S’il fallait analyser – question de susciter le goût de lire – le contenu de cette lettre pontificale adressée au monde entier, nous serions séduits par la pensée et l’allégresse qui la caractérisent. Pour l’Église selon Jean XXIII, l’homme est au centre du monde. Chacun possède une dignité extraordinaire, la faute originelle n’a fait qu’obscurcir dette dignité. L’homme garde toujours en soi le goût de la vérité et le besoin de justice. Tous, qu’ils soient chrétiens, protestants, musulmans, juifs ou autres, ont au fond d’eux-mêmes le désir d’un monde fraternel. Le racisme, le colonialisme ou le nationalisme sont à bannir. Un travail en commun pour restaurer l’ordre de la paix, voilà ce qu’il nous faut réaliser aujourd’hui comme hier.
« Pacem in terris » comporte quatre sections. La première concerne les relations entre individus et les droits de l’Homme. La deuxième développe le lien entre l’individu et l’État. La troisième établit le besoin d’égalité entre les nations, et en quatrième section, la présentation du besoin de plus grandes relations entre les nations. L’encyclique termine par un appel à tous, d’aider les non-chrétiens et les non-catholiques au niveau politique et social. En somme, ce texte met surtout l’accent sur le fait que chaque humain a le droit de vivre, droit au respect de son intégrité physique et droit aux moyens de subsistance nécessaires à un développement de vie humaine.
Écrit pour son temps, « Pacem in terris » de Jean XXIII peut éclairer toutes les époques, la nôtre en particulier. Trois traits constituent le panorama de l’encyclique: la promotion sociale des classes laborieuses, l’entrée de la femme dans la vie publique et la situation de peuples dominateurs sur des peuples dominés.
En conclusion, ce texte majeur demande profonde considération de tous et de chacun : « Une fois de plus, l’Église nous invite à participer activement à la gestion des affaires publiques et nous demande de contribuer à promouvoir le bien commun de toute la famille humaine ainsi que de leur propre pays.
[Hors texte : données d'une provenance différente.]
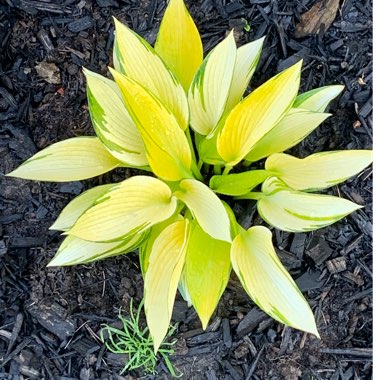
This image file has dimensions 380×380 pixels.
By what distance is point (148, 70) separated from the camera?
1270mm

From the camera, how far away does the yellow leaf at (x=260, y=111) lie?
3.83 feet

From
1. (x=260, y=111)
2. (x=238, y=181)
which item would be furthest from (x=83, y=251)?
(x=260, y=111)

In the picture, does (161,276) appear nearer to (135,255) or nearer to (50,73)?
(135,255)

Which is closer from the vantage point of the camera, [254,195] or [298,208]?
[298,208]

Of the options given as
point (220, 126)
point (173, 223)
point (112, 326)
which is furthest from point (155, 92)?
point (112, 326)

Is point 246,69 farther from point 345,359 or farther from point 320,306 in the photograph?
point 345,359

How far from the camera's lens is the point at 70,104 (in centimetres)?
158

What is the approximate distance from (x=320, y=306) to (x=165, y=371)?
1.39ft

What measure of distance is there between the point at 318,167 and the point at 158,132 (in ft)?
1.18

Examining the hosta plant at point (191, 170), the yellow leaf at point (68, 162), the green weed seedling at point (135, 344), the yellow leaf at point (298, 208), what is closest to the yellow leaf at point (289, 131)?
the hosta plant at point (191, 170)

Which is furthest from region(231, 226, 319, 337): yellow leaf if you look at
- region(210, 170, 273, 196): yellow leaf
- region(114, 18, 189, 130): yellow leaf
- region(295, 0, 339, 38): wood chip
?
region(295, 0, 339, 38): wood chip

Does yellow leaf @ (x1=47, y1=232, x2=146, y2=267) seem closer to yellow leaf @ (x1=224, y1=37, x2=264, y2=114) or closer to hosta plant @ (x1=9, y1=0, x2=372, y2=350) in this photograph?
hosta plant @ (x1=9, y1=0, x2=372, y2=350)

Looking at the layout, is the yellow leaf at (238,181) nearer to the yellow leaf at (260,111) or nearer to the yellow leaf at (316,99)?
the yellow leaf at (260,111)

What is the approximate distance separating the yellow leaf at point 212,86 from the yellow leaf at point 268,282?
0.90 feet
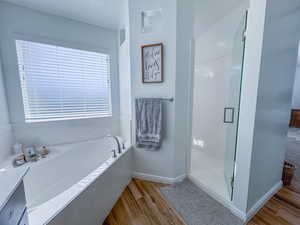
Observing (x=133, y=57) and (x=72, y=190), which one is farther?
(x=133, y=57)

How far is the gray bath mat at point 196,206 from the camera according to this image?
1.29 metres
Éclairés par leur foi et mus par leur charité, nous nous efforcerons ainsi d’obtenir que les institutions relatives à la vie économique, sociale, culturelle ou politique ne mettent pas d’entrave, mais au contraire apportent une aider à l’effort de perfectionnement des hommes, tant au plan naturel qu’au plan surnaturel. »
Un dernier mot ! Étonnamment, deux musiciens ont mis en musique certains textes de l’encyclique « Pacem in terris »: Darius Milhaud (1892-1974) et Marco Frisina. Milhaud a composé en 1963 « La Symphonie chorale « Pacem in terris » pour chœur et orchestre sur un texte tiré de l’encyclique du pape Jean XXIII. Marco Frisina, né à Rome en 1954, musicien, compositeur, chef d’orchestre et prêtre a écrit de nombreuses œuvres notamment pour le pape Jean-Paul II et composé les bandes originales de Papa Giovanni – Joannes XXIII (2002) . Je vous en recommande l’audition. On trouvera ce complément musical sur « Youtube Darius Milhaud+Pacem in terris » et « Youtube Frisina+Jean XXIII ».